Si ces conflits se résolvent généralement sans violence quelque 200 éléments de la police anti-émeutes postés à environ 500 mètres du campement sont toutefois prêts à déloger les occupants.

« Nous ignorons le jour et l’heure, mais nous allons entrer (sur la propriété) d’un moment à l’autre. S’il faut lutter, nous lutterons. Si on ne peut pas défendre notre terre, autant qu’ils nous transforment en province brésilienne », clame M. Casco avec véhémence en langue guarani.

Les grands propriétaires venus du Brésil voisin occupent depuis 40 ans les terres les plus riches de l’Alto Parana (est), acquises à l’époque dans des conditions très avantageuses accordées par le dictateur Alfredo Stroessner (1954-1989).

Les employés de M. Favero cultivent sur une zone déboisée de 400.000 hectares, dont 110.000 lui auraient été offertes par le régime de fer de Stroessner, dénonce M. Casco, précisant qu’elles sont valorisées à quelque 10.000 dollars l’hectare, soit les plus chères du pays au moment où les cours mondiaux du soja explosent.

Le Paraguay, 4e exportateur mondial de soja derrière les Etats-Unis, le Brésil et l’Argentine, devrait enregistrer une récolte record lors de la campagne 2010-2011, avec un total de 10 millions de tonnes, contre 8,5 lors de la campagne précédente.

La culture de l’oléagineux attire ainsi de nombreux agriculteurs Brésiliens, dont la population atteindrait aujourd’hui les 500.000 dans ce petit pays enclavé de 6,4 millions d’habitants.

Une pénétration massive qui préoccupe le gouvernement du président Fernando Lugo.
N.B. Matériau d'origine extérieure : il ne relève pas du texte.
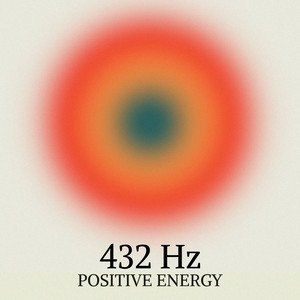 Immagine per '432 Hz Positive Energy'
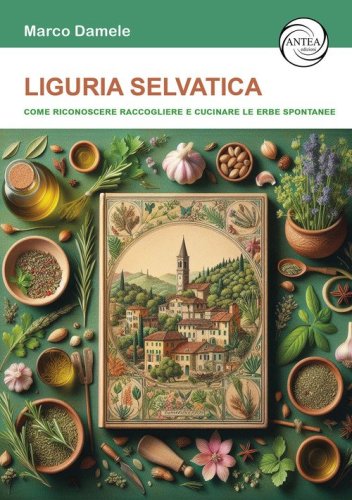 Liguria selvatica. Come riconoscere raccogliere e cucinare le erbe spontanee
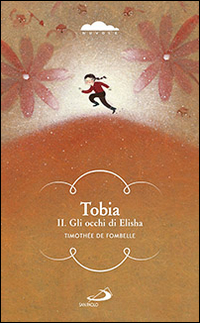 Tobia. Gli occhi di Elisha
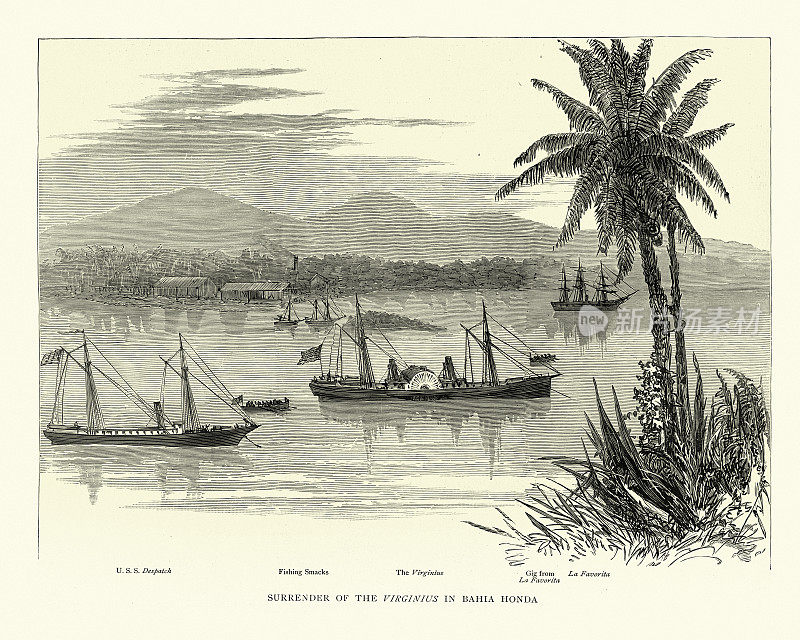 19世纪，维吉尼乌斯号在古巴巴伊亚本田投降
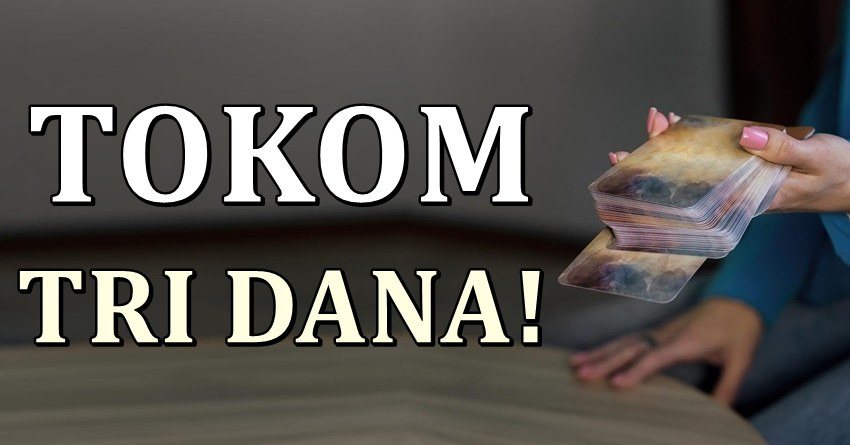 Tokom tri naredna dana:Vazno je znati da ce sreca pokucati na vrata ovih znakova! Tokom tri naredna dana:Vazno je znati da ce sreca pokucati na vrata ovih znakova!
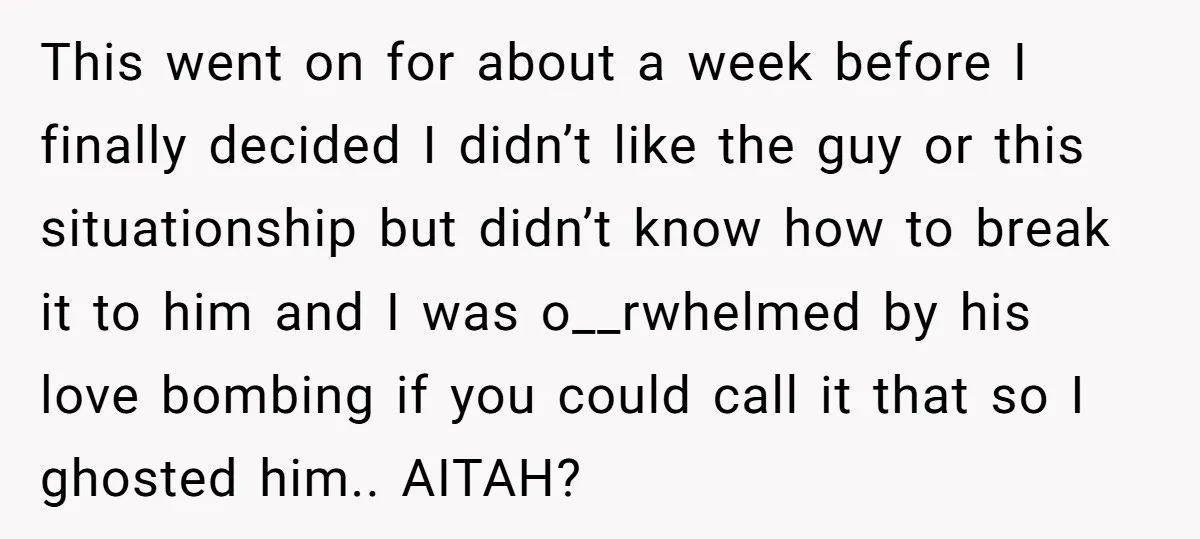 This went on for about a week before I finally decided I didn’t like the guy or this situationship but didn’t know how to break it to him and I...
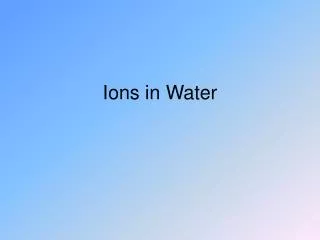 Ions in Water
Ce dernier a récemment fait voter une loi interdisant la vente à des étrangers des territoires situés à plus de 50 km des frontières.
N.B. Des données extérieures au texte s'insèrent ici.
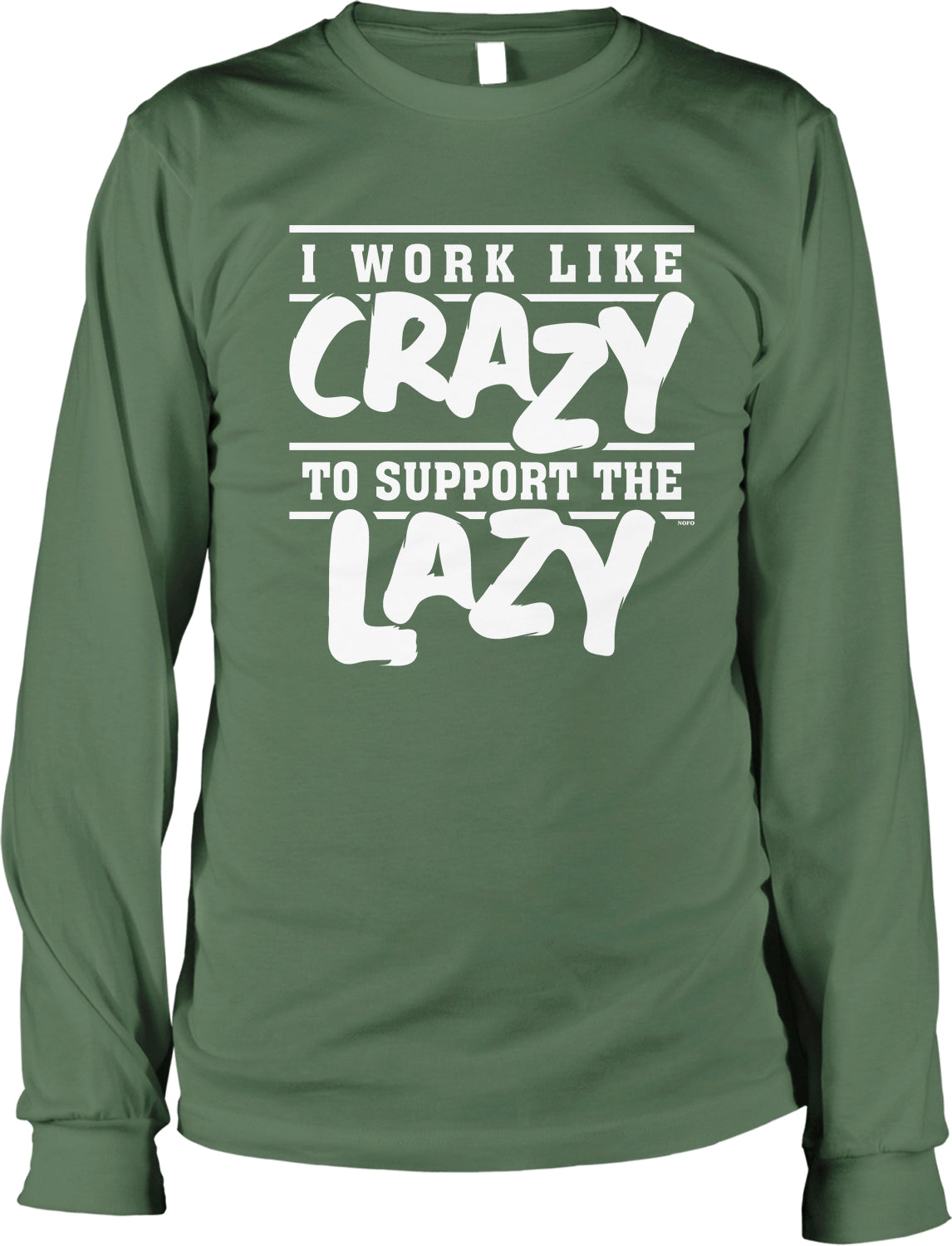 A green long-sleeved t-shirt with white text that reads "I WORK LIKE CRAZY TO SUPPORT THE LAZY".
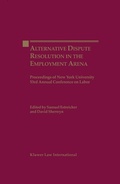 Cover: Alternate Dispute Resolution in the Employment Arena - Kluwer Law International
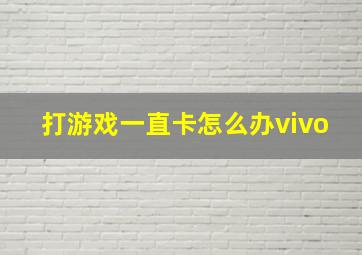 打游戏一直卡怎么办vivo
Les propriétaires soupçonnent même le gouvernement de commanditer les occupations pour juguler l’extention de leurs propriétés.

Face à ces manifestations hostiles, Valter Mesch, producteur de soja à Iruña, près de Nacunday (est), se plaint d’être entravé dans ses activités. « On ne peut plus travailler ainsi », assure-t-il.
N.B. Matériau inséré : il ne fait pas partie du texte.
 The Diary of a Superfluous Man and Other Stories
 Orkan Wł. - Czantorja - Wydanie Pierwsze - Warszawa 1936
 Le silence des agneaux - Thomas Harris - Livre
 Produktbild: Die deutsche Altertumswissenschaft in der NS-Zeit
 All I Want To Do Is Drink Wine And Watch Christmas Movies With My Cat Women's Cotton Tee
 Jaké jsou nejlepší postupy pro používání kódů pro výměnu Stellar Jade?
Le président de l’Institut de la terre (Indert, public), Marciano Barreto, a proposé aux propriétaires une revue de propriété, prévoyant la vérification des titres et des superficies détenues, pour tenter de récupérer certains territoires appartenant selon lui à l’Etat.

« Nous sommes persuadés que des terres appartenant à l’Etat ont été vendues de manière frauduleuse », explique ce dernier à l’AFP, tout en assurant que le gouvernement n’a pas l’intention de « chasser » les propriétaires étrangers.

Ces accusations de fraude sont rejetées en bloc par les propriétaires.

« Même le président Fernando Lugo a pu étudier nos titres (…) Tout ce que nous possédons est légal, tout est authentique », assure Necildo Marini, le gendre du « roi du soja ».

De son côté, Elio Cecon, affirme à l’AFP qu’il défendra sa propriété « jusqu’au bout ». « Mon père a acheté cette propriété en 1973. C’est le fruit de nombreux sacrifices », plaide-t-il.